Kesalahan
diagnosa dan penatalaksanaan pengobatan dokter sering terjadi di belahan dunia manapun. Di negara yang
paling maju dalam bidang kedokteranpun, para dokter masih saja sering melakukan over diagnosis, over treatment atau
terjadi wrong diagnosis pada penanganan pasiennya. Begitu juga di Indonesia,
perbedaan pendapat para dokter dalam mengobati penderita adalah hal yang biasa
terjadi. Perbedaan dalam penentuan diagnosis dan penatalaksanaan mungkin tidak
menjadi maslah serius bila tidak menimbulkan konsekuensi yang berbahaya dan
merugikan bagi penderita. Tetapi bila hal itu menyangkut kerugian biaya yang
besar dan ancaman nyawa maka akan harus lebih dicermati. Sehingga sangatlaj
penting untuk melakukan second opinion terhadap dokter lain tentang permasalahan
kesehatan tertentu yang belum terselesaikan. Dengan semakin meningkatnya
informasi dan tekhnologi maka semakin terbuka wawasan ilmu pengetahuan dan informasi
tentang berbagai hal dalam kehidupan ini. Demikian juga dalam pengetahuan
masyarakat tentang wawasan dan pengetahuan tentang permasalahan kesehatannya.

→ **Petunjuk Tugas**:
A: Jawablah pertanyaan berikut berdasarkan kutipan sumber.
(i) Di mana kesalahan diagnosa dan penatalaksanaan pengobatan dokter sering terjadi?
(ii) Apa yang masih sering dilakukan para dokter di negara yang paling maju dalam bidang kedokteran?
(iii) Dalam keadaan apa perbedaan diagnosis dan penatalaksanaan harus lebih dicermati?
B: Tolong terjemahkan kalimat dari kutipan sumber ini ke dalam bahasa Inggris: "Begitu juga di Indonesia, perbedaan pendapat para dokter dalam mengobati penderita adalah hal yang biasa terjadi."

→ **Data Latihan**:

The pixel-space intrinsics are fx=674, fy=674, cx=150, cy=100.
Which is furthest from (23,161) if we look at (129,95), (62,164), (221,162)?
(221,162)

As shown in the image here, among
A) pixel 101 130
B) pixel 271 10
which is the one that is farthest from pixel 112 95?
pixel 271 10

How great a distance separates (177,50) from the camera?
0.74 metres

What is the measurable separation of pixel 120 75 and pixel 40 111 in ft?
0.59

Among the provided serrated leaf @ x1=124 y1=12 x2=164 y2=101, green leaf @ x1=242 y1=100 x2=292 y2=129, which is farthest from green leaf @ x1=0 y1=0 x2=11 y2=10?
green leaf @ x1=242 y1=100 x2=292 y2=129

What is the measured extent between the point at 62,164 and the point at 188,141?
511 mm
---
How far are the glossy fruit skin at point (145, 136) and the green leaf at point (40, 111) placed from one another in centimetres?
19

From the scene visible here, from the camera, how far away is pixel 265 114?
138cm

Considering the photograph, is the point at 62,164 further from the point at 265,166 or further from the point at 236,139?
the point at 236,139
...
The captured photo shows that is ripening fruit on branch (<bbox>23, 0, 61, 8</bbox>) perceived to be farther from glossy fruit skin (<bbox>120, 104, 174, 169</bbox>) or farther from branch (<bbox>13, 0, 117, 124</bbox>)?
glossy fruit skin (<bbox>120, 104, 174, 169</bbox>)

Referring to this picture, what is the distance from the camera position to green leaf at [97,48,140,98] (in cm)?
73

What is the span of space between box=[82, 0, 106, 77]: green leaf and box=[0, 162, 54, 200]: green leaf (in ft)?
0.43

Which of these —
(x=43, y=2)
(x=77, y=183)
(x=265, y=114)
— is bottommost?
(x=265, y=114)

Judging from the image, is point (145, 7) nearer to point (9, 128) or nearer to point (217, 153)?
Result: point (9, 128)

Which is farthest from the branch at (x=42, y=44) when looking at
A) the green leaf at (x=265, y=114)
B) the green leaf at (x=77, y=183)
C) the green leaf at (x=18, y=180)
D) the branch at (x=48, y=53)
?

→ **Jawaban Tugas**:
A:
(i) Di belahan dunia manapun.
(ii) Over diagnosis, over treatment, atau terjadi wrong diagnosis pada penanganan pasiennya.
(iii) Bila hal itu menyangkut kerugian biaya yang besar dan ancaman nyawa.

B: Likewise in Indonesia, differences of opinion among doctors in treating patients are a common occurrence.